### CONSIGNES:
1 > D'après le texte fourni, pendant combien de jours la frégate la Badine a-t-elle dû rester sans obtenir de piastres ?
2 > Dans le texte fourni, réécrivez le passage qui s'ouvre sur les mots contenant « 5° Des propriétés » et se termine par « ne finissent jamais. », en substituant « Pérou » à « Mexique ».
3 > Relevez, dans l'ordre où ils apparaissent, tous les noms de lieux géographiques cités dans le texte fourni.

### TEXTE FOURNI:
□ □ □ □

1° J’ai fait souvent demander la permission d’extraire des piastres pour le service de Saint-Domingue et des Antilles : les ministres de Votre Majesté l’ont constamment refusée, de manière que la frégate la Badine, ayant à bord le capitaine général de Tabago, a été obligée de rester vingt jours sans en obtenir, et n’est parvenue à s’en emparer que par contrebande. Je sais que les Anglais s’en procurent une grande quantité par cette voie dans les États de Votre Majesté; mais ces moyens me répugnent comme contraires à la saine morale.
2° Le gouverneur d’Alicante n’a pas cessé, depuis plusieurs années de montrer sa haine pour les Français. Il s’est permis dernièrement dans l’affaire du sloop le Favori, des vexations inouïes dont je mande satisfaction à Votre Majesté. Ce gouverneur ne partage pas les sentiments qui unissent les deux nations.
3° Votre Majesté avait voulu promettre plusieurs fois la levée du séquestre mis par le Gouvernement espagnol sur les prises ou les produits des prises conduites par des bâtiments français dans les différents ports d’Espagne dans les deux mondes : cependant ce séquestre dure depuis plusieurs années. Je prie Votre Majesté d’ordonner qu’il soit levé.
4° Il y a huit ans, un certain nombre de soldats français, prisonniers de guerre, ont été arrêtés à Valence et condamnés aux aux travaux dans les presidios. Je prie Votre Majesté de les faire remettre entre mes mains.
5° Des propriétés ont été confisquées au Mexique sur des Français qui en ont été chassés.
6° Toutes les affaires pendantes devant les tribunaux commerciaux ou militaires, ou devant des administrations, en Espagne, lorsqu’elles concernent des Français, ne finissent jamais.
Enfin je prie Votre Majesté d’ordonner que les Français jouiront dans ses Etats, de tous les droits et privilèges, tant politiques que commerciaux, que les traités assurent, et de ne pas permettre qu’on visite les maisons et magasins sans l’intervention des agents commerciaux.
Après ces plaintes particulières, que Votre Majesté fera cesser d’un mot, et qui cependant m’affectent vivement, je prie Votre Majesté, pour la gloire de son règne et l’intérêt de l’alliance des deux nations, d’ordonner qu’il soit pris des mesures pour l’armement de Minorque. On a mis en place tous les partisans des Anglais, qui ne parvinrent à s’en emparer, dans la dernière guerre, que par trahison. 0n n’a fait aucune poursuite contre les traîtres, qui jouissent aujourd’hui de la confiance, comme s’ils s’étaient bien comportés. Ce port est toujours l’objet de la convoitise des Anglais, et, si Votre Majesté n’ordonne des mesures politiques et militaires pour le mettre hors de l’atteinte de ses ennemis, ils s’en empareront au moment où on y pensera le moins.

□ □ □ □

### DONNÉES FOURNIES:
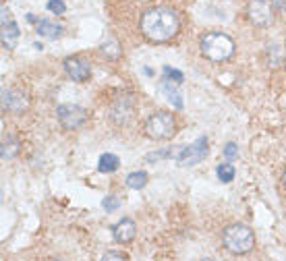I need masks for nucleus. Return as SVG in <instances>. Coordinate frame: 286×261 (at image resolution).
<instances>
[{"mask_svg":"<svg viewBox=\"0 0 286 261\" xmlns=\"http://www.w3.org/2000/svg\"><path fill=\"white\" fill-rule=\"evenodd\" d=\"M282 108H284V112H286V96H284V100H282Z\"/></svg>","mask_w":286,"mask_h":261,"instance_id":"nucleus-26","label":"nucleus"},{"mask_svg":"<svg viewBox=\"0 0 286 261\" xmlns=\"http://www.w3.org/2000/svg\"><path fill=\"white\" fill-rule=\"evenodd\" d=\"M17 38H19V27H17V23H15V21L4 23V25H2V42H4L6 48H13L15 42H17Z\"/></svg>","mask_w":286,"mask_h":261,"instance_id":"nucleus-11","label":"nucleus"},{"mask_svg":"<svg viewBox=\"0 0 286 261\" xmlns=\"http://www.w3.org/2000/svg\"><path fill=\"white\" fill-rule=\"evenodd\" d=\"M145 133L152 139H170L174 133V118L168 112H156L147 118Z\"/></svg>","mask_w":286,"mask_h":261,"instance_id":"nucleus-4","label":"nucleus"},{"mask_svg":"<svg viewBox=\"0 0 286 261\" xmlns=\"http://www.w3.org/2000/svg\"><path fill=\"white\" fill-rule=\"evenodd\" d=\"M276 6L282 8V10H286V0H276Z\"/></svg>","mask_w":286,"mask_h":261,"instance_id":"nucleus-25","label":"nucleus"},{"mask_svg":"<svg viewBox=\"0 0 286 261\" xmlns=\"http://www.w3.org/2000/svg\"><path fill=\"white\" fill-rule=\"evenodd\" d=\"M38 31H40V35H46V38H50V40H56L62 33V27L56 25V23H52V21H40Z\"/></svg>","mask_w":286,"mask_h":261,"instance_id":"nucleus-13","label":"nucleus"},{"mask_svg":"<svg viewBox=\"0 0 286 261\" xmlns=\"http://www.w3.org/2000/svg\"><path fill=\"white\" fill-rule=\"evenodd\" d=\"M224 156H226L228 160H234V158H236V143H226Z\"/></svg>","mask_w":286,"mask_h":261,"instance_id":"nucleus-22","label":"nucleus"},{"mask_svg":"<svg viewBox=\"0 0 286 261\" xmlns=\"http://www.w3.org/2000/svg\"><path fill=\"white\" fill-rule=\"evenodd\" d=\"M127 185L131 189H143L147 185V174L145 172H131L127 176Z\"/></svg>","mask_w":286,"mask_h":261,"instance_id":"nucleus-15","label":"nucleus"},{"mask_svg":"<svg viewBox=\"0 0 286 261\" xmlns=\"http://www.w3.org/2000/svg\"><path fill=\"white\" fill-rule=\"evenodd\" d=\"M8 21H13V19H10L8 8H6V6H2V25H4V23H8Z\"/></svg>","mask_w":286,"mask_h":261,"instance_id":"nucleus-23","label":"nucleus"},{"mask_svg":"<svg viewBox=\"0 0 286 261\" xmlns=\"http://www.w3.org/2000/svg\"><path fill=\"white\" fill-rule=\"evenodd\" d=\"M284 185H286V174H284Z\"/></svg>","mask_w":286,"mask_h":261,"instance_id":"nucleus-27","label":"nucleus"},{"mask_svg":"<svg viewBox=\"0 0 286 261\" xmlns=\"http://www.w3.org/2000/svg\"><path fill=\"white\" fill-rule=\"evenodd\" d=\"M216 172H218V179L222 183H232L234 181V168H232L230 164H220Z\"/></svg>","mask_w":286,"mask_h":261,"instance_id":"nucleus-16","label":"nucleus"},{"mask_svg":"<svg viewBox=\"0 0 286 261\" xmlns=\"http://www.w3.org/2000/svg\"><path fill=\"white\" fill-rule=\"evenodd\" d=\"M102 54H104L106 58H110V61L118 58V56H120L118 44H116V42H108V44H104V46H102Z\"/></svg>","mask_w":286,"mask_h":261,"instance_id":"nucleus-17","label":"nucleus"},{"mask_svg":"<svg viewBox=\"0 0 286 261\" xmlns=\"http://www.w3.org/2000/svg\"><path fill=\"white\" fill-rule=\"evenodd\" d=\"M112 234H114V239H116L118 243H129V241L135 239L137 226H135L133 220H120L116 226L112 228Z\"/></svg>","mask_w":286,"mask_h":261,"instance_id":"nucleus-9","label":"nucleus"},{"mask_svg":"<svg viewBox=\"0 0 286 261\" xmlns=\"http://www.w3.org/2000/svg\"><path fill=\"white\" fill-rule=\"evenodd\" d=\"M102 205H104V209H106V211H116V209L120 207V201H118V197L110 195V197H106V199H104V203H102Z\"/></svg>","mask_w":286,"mask_h":261,"instance_id":"nucleus-19","label":"nucleus"},{"mask_svg":"<svg viewBox=\"0 0 286 261\" xmlns=\"http://www.w3.org/2000/svg\"><path fill=\"white\" fill-rule=\"evenodd\" d=\"M180 29V17L176 10L158 6L141 17V33L150 42H168L172 40Z\"/></svg>","mask_w":286,"mask_h":261,"instance_id":"nucleus-1","label":"nucleus"},{"mask_svg":"<svg viewBox=\"0 0 286 261\" xmlns=\"http://www.w3.org/2000/svg\"><path fill=\"white\" fill-rule=\"evenodd\" d=\"M64 70H66V75L71 77L73 81L83 83L91 75V65L85 61V58L71 56V58H64Z\"/></svg>","mask_w":286,"mask_h":261,"instance_id":"nucleus-8","label":"nucleus"},{"mask_svg":"<svg viewBox=\"0 0 286 261\" xmlns=\"http://www.w3.org/2000/svg\"><path fill=\"white\" fill-rule=\"evenodd\" d=\"M164 75H166V79H172V81H176V83H182V79H185L180 70H174V68H170V66L164 68Z\"/></svg>","mask_w":286,"mask_h":261,"instance_id":"nucleus-20","label":"nucleus"},{"mask_svg":"<svg viewBox=\"0 0 286 261\" xmlns=\"http://www.w3.org/2000/svg\"><path fill=\"white\" fill-rule=\"evenodd\" d=\"M120 166V160L118 156H114V153H104V156H100V162H98V170L100 172H114Z\"/></svg>","mask_w":286,"mask_h":261,"instance_id":"nucleus-12","label":"nucleus"},{"mask_svg":"<svg viewBox=\"0 0 286 261\" xmlns=\"http://www.w3.org/2000/svg\"><path fill=\"white\" fill-rule=\"evenodd\" d=\"M162 89H164V96H166V98H168V100L172 102V104L176 106V108L180 110V108H182V98H180V93L176 91V87H174V85H170V83L166 81Z\"/></svg>","mask_w":286,"mask_h":261,"instance_id":"nucleus-14","label":"nucleus"},{"mask_svg":"<svg viewBox=\"0 0 286 261\" xmlns=\"http://www.w3.org/2000/svg\"><path fill=\"white\" fill-rule=\"evenodd\" d=\"M247 17L255 27H268L274 21L270 0H251L247 6Z\"/></svg>","mask_w":286,"mask_h":261,"instance_id":"nucleus-5","label":"nucleus"},{"mask_svg":"<svg viewBox=\"0 0 286 261\" xmlns=\"http://www.w3.org/2000/svg\"><path fill=\"white\" fill-rule=\"evenodd\" d=\"M48 10L50 13H56V15H62L66 10V4L62 0H48Z\"/></svg>","mask_w":286,"mask_h":261,"instance_id":"nucleus-18","label":"nucleus"},{"mask_svg":"<svg viewBox=\"0 0 286 261\" xmlns=\"http://www.w3.org/2000/svg\"><path fill=\"white\" fill-rule=\"evenodd\" d=\"M58 121L64 129L73 130V129H79L85 121H87V112L79 106H73V104H60L58 106Z\"/></svg>","mask_w":286,"mask_h":261,"instance_id":"nucleus-7","label":"nucleus"},{"mask_svg":"<svg viewBox=\"0 0 286 261\" xmlns=\"http://www.w3.org/2000/svg\"><path fill=\"white\" fill-rule=\"evenodd\" d=\"M2 100H4V108L10 112H21V110L27 108V100L19 91H4Z\"/></svg>","mask_w":286,"mask_h":261,"instance_id":"nucleus-10","label":"nucleus"},{"mask_svg":"<svg viewBox=\"0 0 286 261\" xmlns=\"http://www.w3.org/2000/svg\"><path fill=\"white\" fill-rule=\"evenodd\" d=\"M222 243L230 253L245 255L253 249L255 236H253V230L245 226V224H230V226L224 228V232H222Z\"/></svg>","mask_w":286,"mask_h":261,"instance_id":"nucleus-2","label":"nucleus"},{"mask_svg":"<svg viewBox=\"0 0 286 261\" xmlns=\"http://www.w3.org/2000/svg\"><path fill=\"white\" fill-rule=\"evenodd\" d=\"M201 54L214 63L228 61L234 54V42L226 33H208L201 38Z\"/></svg>","mask_w":286,"mask_h":261,"instance_id":"nucleus-3","label":"nucleus"},{"mask_svg":"<svg viewBox=\"0 0 286 261\" xmlns=\"http://www.w3.org/2000/svg\"><path fill=\"white\" fill-rule=\"evenodd\" d=\"M205 156H208V139L199 137L197 141H193L189 147H185L178 153L176 162H178V166H195L201 160H205Z\"/></svg>","mask_w":286,"mask_h":261,"instance_id":"nucleus-6","label":"nucleus"},{"mask_svg":"<svg viewBox=\"0 0 286 261\" xmlns=\"http://www.w3.org/2000/svg\"><path fill=\"white\" fill-rule=\"evenodd\" d=\"M15 149H17V143H13V145L4 143V145H2V158H4V160H6V158H13L15 153H17Z\"/></svg>","mask_w":286,"mask_h":261,"instance_id":"nucleus-21","label":"nucleus"},{"mask_svg":"<svg viewBox=\"0 0 286 261\" xmlns=\"http://www.w3.org/2000/svg\"><path fill=\"white\" fill-rule=\"evenodd\" d=\"M104 259H122V255H118V253H106Z\"/></svg>","mask_w":286,"mask_h":261,"instance_id":"nucleus-24","label":"nucleus"}]
</instances>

□ □ □ □

### EXERCICE CORRIGÉ:
1 > Vingt jours.

2 >
5° Des propriétés ont été confisquées au Pérou sur des Français qui en ont été chassés.
6° Toutes les affaires pendantes devant les tribunaux commerciaux ou militaires, ou devant des administrations, en Espagne, lorsqu’elles concernent des Français, ne finissent jamais.

3 > Saint-Domingue, les Antilles, Tabago, Alicante, l'Espagne, Valence, le Mexique, Minorque.